カイルの短剣
「アニキ!?」
チルはハレアの手を引き、もう片方の手には先ほど発動した古代魔具を持ち、カイルの部屋の扉を勢いよく開けた。中は暗く、人の気配はなかった。
「もう!こんな時にどこに行ってんの!?」
チルは少し苛立ったようにそう漏らした。

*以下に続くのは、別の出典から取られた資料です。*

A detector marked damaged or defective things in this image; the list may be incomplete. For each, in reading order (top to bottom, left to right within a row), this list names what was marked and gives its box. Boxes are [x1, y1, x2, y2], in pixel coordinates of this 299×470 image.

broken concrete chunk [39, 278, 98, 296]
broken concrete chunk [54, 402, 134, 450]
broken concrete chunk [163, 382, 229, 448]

ハレアは何と声をかければいいのか分からず、手を引かれるがままにチルの後をついて行った。
「チルちゃん?」
屋敷の廊下をチルとハレアが足早に歩いていると、チェルシー殿下に声を掛けられ、足止めをされた。
「君たちもカイルも夕食に来ないし、インハート家の料理人のあの男はずっと料理長と話しながら食べてて、俺の入る隙ないし、つまんなかったんだよ~」
チェルシー殿下はそう吐息交じりにそう言った。
「アニキ……、カイルはどこにいるか分かりますか?」
チルは歩き回り、息切れを起こしながら尋ねた。
「あ~、古代魔具の修理かな?あの魔道具店の男に聞かれてたし……。ってチルちゃんもカイルばっかり~」
口を尖らせ、子どものように拗ねて見せるチェルシー殿下を横目にチルは足早に通り過ぎた。
「色男君の部屋ですね~!ありがとうございま~す!」
チルは引きつった笑顔を殿下に向けながらそう言った。ハレアは通り過ぎる時に軽く頭を下げた。
「は~。せっかくの休みなのにな~。なんか面白い事起きないかな~」
チェルシー殿下は彼女らが去った広い廊下で一人、つまらなそうに呟いた。
―――
「あれ?ここにもいない……」
カミュレスの部屋を勝手に開けて、チルはそう言った。
「勝手に開けるのはダメじゃない?」
ハレアはチルを咎めるようにそう言う。
「ハレア?さっきのことはホント緊急事態なんだから、そんな事言ってる暇ないの!」
それも、さらに強い言葉でねじ伏せられ終わった。
「あれ?なんでここにいんの?」
カミュレスが一人、廊下の突き当りから曲がってきた。そして、駆け足でハレア達に近寄ってきた。
「アニキ知らない?」
「あ~、カイルさんなら多分もうちょっとしたら戻ってくるかな~?」
「何してたの?」
「あっ、え~っと……古代魔具について色々と教えてもらってたんだよ」
少し目が泳いだ後にカミュレスはそう答えた。
「まあ、いいや。アニキの部屋で待ってよ?ハレア!」
そう言いながらその場を立ち去ろうとした。
「あ~、もしかしたら部屋には戻るのはもうちょっと後?かも?」
カミュレスは明後日の方向を見ながらそう言う。
「なんで?どこにいんのよ?」
チルはいら立ちを隠せない様子で急かすように尋ねた。
「え~っと、さっきまではリールの部屋?かなぁ?」
「アンタたち三人っていつからそんなに仲良くなったの?」
チルはジトっとした目で言い放った。
―――
「か、カイルさん、これ……剣か何か……、そういうもので切った断面だと思います……」
地下にある巨大な魔石を触りながら、リールがそう言った。
「つまり剣のような魔具で切られた魔石ということでしょうか?」
カイルはその発言に興味津々に聞いていた。
カミュレスは大きな秘密を抱える場にいられなかったのか、一人部屋へと先に戻っていった後だった。リールがまだ魔石を食い入るように見ていたため、その場に一人でおいて行くわけにはいかず、カイルも一緒に魔石を見ていた。
「たっ……ただ、刃の部分が長くないとこの大きさは切れないです……」
それを聞いて、カイルは何も言わなかった。
「かっ、カイルさんが腰に下げているような短剣の何倍もの長さがないと……。そういう古代魔具とかって残って――」
「ある……」
リールが最後まで言い切る前に遮るようにカイルが言葉を挟んだ。
「ここにある」
カイルはそう言いながら腰の短剣に手を当てた。